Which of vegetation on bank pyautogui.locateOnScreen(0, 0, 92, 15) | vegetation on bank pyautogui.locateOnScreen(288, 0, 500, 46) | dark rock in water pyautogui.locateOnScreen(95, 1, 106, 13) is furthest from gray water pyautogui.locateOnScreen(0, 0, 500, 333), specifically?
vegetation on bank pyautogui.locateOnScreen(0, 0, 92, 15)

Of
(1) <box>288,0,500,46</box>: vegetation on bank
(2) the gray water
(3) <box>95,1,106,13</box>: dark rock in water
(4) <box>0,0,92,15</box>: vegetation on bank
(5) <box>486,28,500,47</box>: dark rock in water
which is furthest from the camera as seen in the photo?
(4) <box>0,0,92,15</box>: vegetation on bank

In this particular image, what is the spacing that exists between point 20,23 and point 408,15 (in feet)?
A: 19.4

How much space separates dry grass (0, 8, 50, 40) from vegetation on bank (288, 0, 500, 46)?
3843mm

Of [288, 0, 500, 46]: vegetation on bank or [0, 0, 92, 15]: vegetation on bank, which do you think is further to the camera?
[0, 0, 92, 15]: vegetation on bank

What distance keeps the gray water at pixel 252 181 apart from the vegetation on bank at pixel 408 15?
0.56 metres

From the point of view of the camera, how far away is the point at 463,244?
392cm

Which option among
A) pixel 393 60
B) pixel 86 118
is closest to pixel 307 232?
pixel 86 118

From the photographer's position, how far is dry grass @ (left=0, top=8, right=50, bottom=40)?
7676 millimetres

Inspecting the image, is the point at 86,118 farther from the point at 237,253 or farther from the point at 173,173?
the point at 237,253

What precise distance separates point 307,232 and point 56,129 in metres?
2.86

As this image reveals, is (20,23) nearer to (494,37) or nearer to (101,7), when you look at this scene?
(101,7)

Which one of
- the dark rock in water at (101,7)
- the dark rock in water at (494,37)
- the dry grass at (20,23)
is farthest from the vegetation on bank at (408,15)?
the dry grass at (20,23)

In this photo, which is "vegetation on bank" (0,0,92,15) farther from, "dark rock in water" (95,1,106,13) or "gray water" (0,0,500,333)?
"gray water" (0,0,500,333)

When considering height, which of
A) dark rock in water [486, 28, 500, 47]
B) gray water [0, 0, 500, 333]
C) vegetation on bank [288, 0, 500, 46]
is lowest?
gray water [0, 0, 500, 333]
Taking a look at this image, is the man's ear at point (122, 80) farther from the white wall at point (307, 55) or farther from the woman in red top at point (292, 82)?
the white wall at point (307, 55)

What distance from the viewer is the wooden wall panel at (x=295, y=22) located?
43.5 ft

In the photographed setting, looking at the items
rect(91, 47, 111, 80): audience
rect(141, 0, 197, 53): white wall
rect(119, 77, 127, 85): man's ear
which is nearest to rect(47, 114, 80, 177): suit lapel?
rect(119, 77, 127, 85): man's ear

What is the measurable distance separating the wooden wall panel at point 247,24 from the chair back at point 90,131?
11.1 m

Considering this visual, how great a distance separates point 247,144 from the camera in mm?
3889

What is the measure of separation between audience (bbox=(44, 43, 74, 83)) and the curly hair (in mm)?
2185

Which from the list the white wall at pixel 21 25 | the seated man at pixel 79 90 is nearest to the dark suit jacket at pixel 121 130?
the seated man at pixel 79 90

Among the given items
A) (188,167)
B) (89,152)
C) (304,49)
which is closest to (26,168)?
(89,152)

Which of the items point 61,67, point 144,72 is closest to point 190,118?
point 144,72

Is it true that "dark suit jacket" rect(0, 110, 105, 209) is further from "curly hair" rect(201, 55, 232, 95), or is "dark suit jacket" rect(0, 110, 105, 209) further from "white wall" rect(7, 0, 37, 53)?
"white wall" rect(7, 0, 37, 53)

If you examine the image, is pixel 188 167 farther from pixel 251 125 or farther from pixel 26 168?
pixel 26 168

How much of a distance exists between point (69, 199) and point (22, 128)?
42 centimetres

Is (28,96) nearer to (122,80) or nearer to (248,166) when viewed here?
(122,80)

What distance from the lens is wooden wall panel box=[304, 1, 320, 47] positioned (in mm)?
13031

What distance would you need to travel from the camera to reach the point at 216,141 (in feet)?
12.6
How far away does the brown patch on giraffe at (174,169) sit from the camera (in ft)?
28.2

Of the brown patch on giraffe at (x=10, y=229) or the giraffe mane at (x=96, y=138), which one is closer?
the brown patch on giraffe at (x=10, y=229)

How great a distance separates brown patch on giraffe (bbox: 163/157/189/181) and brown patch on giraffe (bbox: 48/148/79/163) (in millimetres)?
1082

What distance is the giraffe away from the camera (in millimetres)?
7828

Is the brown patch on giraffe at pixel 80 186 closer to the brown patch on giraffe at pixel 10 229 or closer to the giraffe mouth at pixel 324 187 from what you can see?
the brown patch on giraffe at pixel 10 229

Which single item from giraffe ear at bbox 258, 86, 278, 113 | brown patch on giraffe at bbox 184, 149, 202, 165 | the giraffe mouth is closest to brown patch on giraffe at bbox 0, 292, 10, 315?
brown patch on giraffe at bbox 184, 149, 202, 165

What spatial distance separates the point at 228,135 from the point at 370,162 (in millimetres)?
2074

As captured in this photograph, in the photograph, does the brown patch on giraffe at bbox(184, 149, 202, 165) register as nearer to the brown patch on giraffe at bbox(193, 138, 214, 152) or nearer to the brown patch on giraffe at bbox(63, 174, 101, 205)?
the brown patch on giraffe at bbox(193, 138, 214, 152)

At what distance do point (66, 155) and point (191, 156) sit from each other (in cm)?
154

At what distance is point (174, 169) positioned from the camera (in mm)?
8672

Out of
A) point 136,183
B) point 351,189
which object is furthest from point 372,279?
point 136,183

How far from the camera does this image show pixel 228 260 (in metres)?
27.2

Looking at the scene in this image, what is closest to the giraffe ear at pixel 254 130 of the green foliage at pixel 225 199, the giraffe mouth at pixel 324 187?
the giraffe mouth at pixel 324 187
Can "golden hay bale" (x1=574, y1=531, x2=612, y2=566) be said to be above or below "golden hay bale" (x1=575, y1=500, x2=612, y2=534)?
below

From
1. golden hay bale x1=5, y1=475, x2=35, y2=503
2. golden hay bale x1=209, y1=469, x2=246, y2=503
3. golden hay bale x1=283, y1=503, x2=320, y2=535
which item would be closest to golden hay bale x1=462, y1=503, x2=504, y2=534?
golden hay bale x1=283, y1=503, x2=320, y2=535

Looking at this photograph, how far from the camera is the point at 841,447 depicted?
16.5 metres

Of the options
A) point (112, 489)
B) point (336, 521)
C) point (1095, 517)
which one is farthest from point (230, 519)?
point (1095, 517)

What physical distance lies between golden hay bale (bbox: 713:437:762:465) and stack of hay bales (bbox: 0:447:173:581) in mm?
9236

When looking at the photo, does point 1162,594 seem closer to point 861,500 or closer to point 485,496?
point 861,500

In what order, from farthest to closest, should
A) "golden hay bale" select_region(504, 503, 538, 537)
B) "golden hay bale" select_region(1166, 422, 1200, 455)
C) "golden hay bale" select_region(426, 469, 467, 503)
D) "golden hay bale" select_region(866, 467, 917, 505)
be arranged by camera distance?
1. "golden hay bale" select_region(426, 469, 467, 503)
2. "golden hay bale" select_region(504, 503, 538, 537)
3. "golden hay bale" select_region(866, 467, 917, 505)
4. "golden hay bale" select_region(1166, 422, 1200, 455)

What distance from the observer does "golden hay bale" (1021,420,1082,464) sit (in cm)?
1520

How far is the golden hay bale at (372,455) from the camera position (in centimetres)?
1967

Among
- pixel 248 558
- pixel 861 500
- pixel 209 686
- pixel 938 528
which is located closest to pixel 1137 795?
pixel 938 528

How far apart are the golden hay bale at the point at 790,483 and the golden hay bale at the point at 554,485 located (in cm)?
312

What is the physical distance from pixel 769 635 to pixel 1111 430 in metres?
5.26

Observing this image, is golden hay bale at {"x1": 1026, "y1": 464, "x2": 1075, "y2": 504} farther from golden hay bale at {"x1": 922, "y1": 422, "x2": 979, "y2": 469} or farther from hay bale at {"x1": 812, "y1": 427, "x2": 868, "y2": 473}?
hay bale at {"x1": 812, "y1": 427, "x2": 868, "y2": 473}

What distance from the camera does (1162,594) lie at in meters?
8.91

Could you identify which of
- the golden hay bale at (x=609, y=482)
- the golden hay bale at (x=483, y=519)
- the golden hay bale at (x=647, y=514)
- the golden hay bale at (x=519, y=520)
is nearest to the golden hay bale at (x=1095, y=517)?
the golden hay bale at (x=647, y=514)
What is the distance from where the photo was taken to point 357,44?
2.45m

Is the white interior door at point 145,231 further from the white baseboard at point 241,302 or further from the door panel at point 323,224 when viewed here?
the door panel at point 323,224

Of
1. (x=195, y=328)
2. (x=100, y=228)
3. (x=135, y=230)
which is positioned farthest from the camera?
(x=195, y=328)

Direction. Print the lines of the listing above starting at the line containing "Of [288, 0, 500, 46]: vegetation" and ending at the line containing "7676 millimetres", character for character.

Final result.
Of [288, 0, 500, 46]: vegetation on bank or [0, 0, 92, 15]: vegetation on bank, which do you think is further to the camera?
[0, 0, 92, 15]: vegetation on bank

What distance keeps the gray water at pixel 252 181 apart from the vegetation on bank at pixel 408 15?
0.56 metres

From the point of view of the camera, how far away is the point at 463,244?
392cm

Which option among
A) pixel 393 60
B) pixel 86 118
is closest to pixel 307 232?
pixel 86 118

From the photographer's position, how far is dry grass @ (left=0, top=8, right=50, bottom=40)?
7676 millimetres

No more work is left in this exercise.